Atelier Bulk “Nous sommes des artisans et nous souhaitons le rester”

Charles Loyer
étapes:
Published in
9 min readNov 30, 2016

Combien de fois a-t-on entendu que le papier était mort ? Que les secteurs d’activité autour de ce support n’avaient pas d’avenir ? Que la concurrence avec le numérique était déséquilibrée ? Et pourtant, malgré tout ce que l’on a pu dire, le print est toujours présent dans notre quotidien et peut être mieux encore, il l’embellit.

L’Atelier Bulk fait partie des jeunes acteurs qui cherchent aujourd’hui à redonner du sens au papier et à la manière dont nous le transformons. Il est née de la rencontre entre Yann Cloutier et Florent Larronde, motivée par une volonté commune : valoriser l’objet imprimé grâce au travail artisanale, rendre la rareté accessible et redécouvrir des savoir-faire. L’histoire a commencé il y a quelque mois, à Eysines, dans la banlieue de Bordeaux, mais la petite équipe a déjà produit de nombreux projets. Yann Cloutier nous en dit davantage.

Suivre l’atelier Bulk
Site internet :
www.atelierbulk.com
Instagram :
@atelierbulk

Pouvez-vous présenter l’Atelier Bulk ?

L’atelier Bulk est un outil d’impression contemporain axé sur l’embellissement de l’objet imprimé, grâce aux techniques comme le marquage à chaud ou le le letterpress.
Bulk renvoie à la matière et par extension à la main du papier. Cette sensibilité dans le choix des supports et la qualité du rendu est notre crédo, nous n’envisageons pas de produire des choses mal faites. Mais, si on met un peu d’amour dedans on arrive souvent à un résultat intéressant.

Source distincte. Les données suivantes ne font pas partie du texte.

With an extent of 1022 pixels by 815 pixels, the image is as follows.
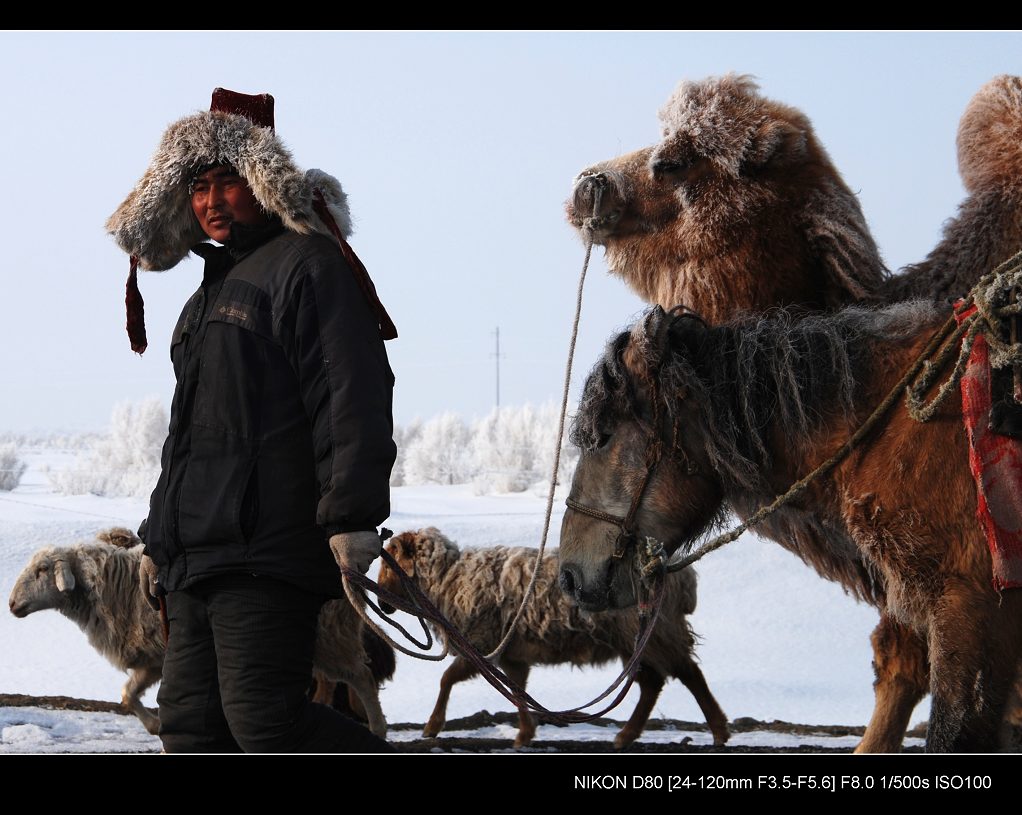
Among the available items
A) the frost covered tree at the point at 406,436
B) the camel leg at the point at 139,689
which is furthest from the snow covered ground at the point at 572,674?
the frost covered tree at the point at 406,436

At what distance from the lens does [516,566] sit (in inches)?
321

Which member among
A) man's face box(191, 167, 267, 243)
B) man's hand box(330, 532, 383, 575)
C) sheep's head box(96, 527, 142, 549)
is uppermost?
man's face box(191, 167, 267, 243)

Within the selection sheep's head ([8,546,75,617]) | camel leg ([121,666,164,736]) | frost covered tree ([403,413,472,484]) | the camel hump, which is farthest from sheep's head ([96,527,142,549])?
frost covered tree ([403,413,472,484])

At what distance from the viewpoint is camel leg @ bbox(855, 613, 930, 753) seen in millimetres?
4691

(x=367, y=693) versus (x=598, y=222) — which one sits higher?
(x=598, y=222)

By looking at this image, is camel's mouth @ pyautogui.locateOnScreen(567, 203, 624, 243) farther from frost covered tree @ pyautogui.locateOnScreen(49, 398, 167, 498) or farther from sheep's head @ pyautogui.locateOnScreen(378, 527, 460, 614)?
frost covered tree @ pyautogui.locateOnScreen(49, 398, 167, 498)

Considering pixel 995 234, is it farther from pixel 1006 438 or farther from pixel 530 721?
pixel 530 721

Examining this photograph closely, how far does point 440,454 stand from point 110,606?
26.7 m

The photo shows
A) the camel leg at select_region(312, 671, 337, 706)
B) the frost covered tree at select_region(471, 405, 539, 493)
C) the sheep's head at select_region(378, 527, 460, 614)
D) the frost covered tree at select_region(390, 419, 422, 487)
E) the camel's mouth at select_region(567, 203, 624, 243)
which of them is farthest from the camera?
the frost covered tree at select_region(390, 419, 422, 487)

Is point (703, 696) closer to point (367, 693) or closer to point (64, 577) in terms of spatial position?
point (367, 693)

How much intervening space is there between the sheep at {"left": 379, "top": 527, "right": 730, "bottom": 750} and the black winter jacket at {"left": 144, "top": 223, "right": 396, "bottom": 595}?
4477mm

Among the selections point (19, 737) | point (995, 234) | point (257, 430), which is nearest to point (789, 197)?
point (995, 234)

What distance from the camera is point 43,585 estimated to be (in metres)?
7.97

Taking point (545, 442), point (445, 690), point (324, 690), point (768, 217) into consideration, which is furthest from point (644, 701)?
point (545, 442)
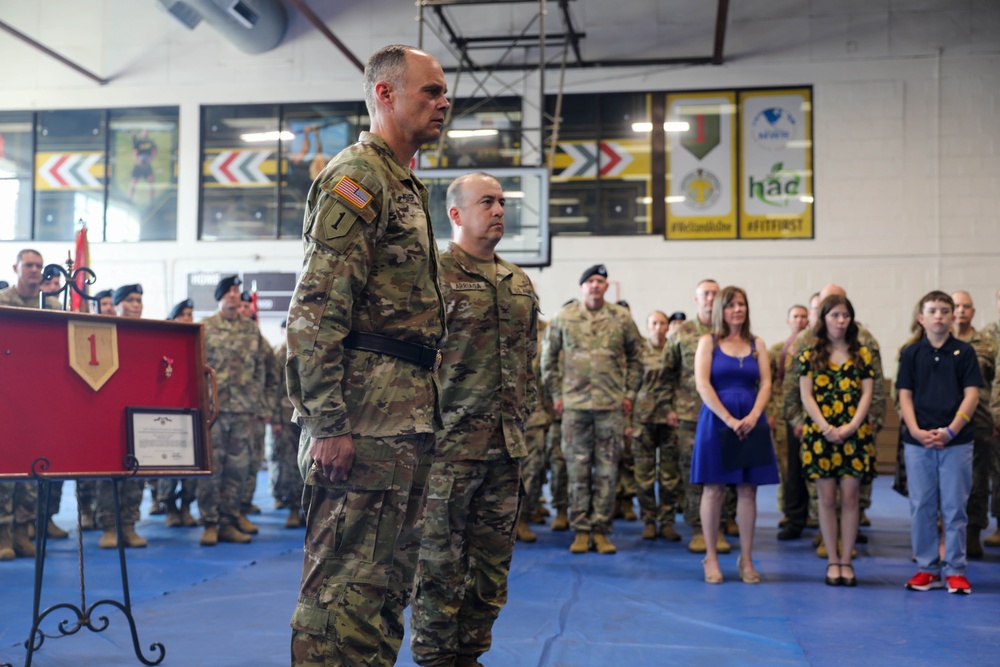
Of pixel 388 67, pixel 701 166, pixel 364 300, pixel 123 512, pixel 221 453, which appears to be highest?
pixel 701 166

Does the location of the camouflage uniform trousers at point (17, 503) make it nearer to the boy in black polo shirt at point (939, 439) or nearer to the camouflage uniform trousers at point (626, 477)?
the camouflage uniform trousers at point (626, 477)

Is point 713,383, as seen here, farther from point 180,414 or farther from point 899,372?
point 180,414

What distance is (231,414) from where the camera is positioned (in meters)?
6.20

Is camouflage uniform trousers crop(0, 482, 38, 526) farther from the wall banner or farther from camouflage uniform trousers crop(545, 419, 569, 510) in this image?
the wall banner

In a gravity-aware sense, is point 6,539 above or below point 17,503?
below

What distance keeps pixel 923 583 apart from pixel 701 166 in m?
7.80

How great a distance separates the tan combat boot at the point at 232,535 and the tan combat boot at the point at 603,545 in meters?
2.26

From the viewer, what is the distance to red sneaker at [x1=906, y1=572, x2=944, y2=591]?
15.1 ft

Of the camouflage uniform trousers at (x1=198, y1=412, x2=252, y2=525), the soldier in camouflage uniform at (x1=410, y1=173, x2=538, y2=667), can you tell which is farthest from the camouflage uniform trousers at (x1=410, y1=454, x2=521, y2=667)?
the camouflage uniform trousers at (x1=198, y1=412, x2=252, y2=525)

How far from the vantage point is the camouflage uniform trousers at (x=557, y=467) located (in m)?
7.01

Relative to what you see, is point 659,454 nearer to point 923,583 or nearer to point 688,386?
point 688,386

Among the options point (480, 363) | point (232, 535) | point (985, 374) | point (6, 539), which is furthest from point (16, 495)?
point (985, 374)

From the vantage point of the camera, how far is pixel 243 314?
21.5 ft

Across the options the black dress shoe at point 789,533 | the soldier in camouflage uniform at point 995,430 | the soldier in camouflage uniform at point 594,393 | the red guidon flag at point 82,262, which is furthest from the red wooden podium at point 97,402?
the soldier in camouflage uniform at point 995,430
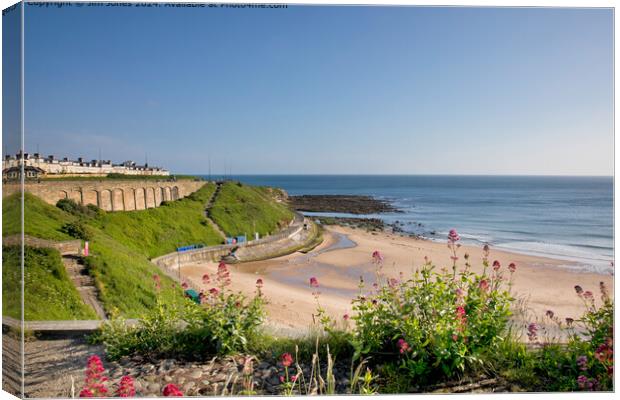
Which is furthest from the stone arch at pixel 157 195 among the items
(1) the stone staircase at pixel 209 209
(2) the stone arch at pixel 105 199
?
(2) the stone arch at pixel 105 199

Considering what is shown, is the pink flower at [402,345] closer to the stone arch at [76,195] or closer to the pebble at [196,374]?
the pebble at [196,374]

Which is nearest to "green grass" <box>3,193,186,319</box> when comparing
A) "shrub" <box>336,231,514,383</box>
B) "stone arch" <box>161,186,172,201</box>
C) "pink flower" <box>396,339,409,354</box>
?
"shrub" <box>336,231,514,383</box>

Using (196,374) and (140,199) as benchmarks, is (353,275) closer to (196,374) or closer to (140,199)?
(140,199)

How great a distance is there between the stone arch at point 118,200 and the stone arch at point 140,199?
777 millimetres

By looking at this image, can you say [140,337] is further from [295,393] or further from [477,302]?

D’où vous est venue l’envie de vous lancer dans un atelier d’impression ?

Au départ il y a une rencontre entre Florent et moi, je suis imprimeur de formation et Florent graphiste. J’avais en tête cette idée d’atelier avec une configuration très précise basée sur la qualité. J’y ai injecté mon savoir-faire et la partie conseil. Florent lui, avait eu des expériences un peu mitigées avec le monde de la production. Au fil des discussions, une idée a germé, pourquoi ne pas développer un outil de production réellement destiné aux créatifs, remettre le conseil au cœur de notre métier de production pour permettre aux graphistes de s’exprimer pleinement et de redécouvrir ce qui paraissait inaccessible il n’y a pas si longtemps. Leur permettre de faire de belles choses.

Quelles sont les principales techniques que vous utilisez ? Pourquoi faire le choix de miser particulièrement sur la dorure à chaud ?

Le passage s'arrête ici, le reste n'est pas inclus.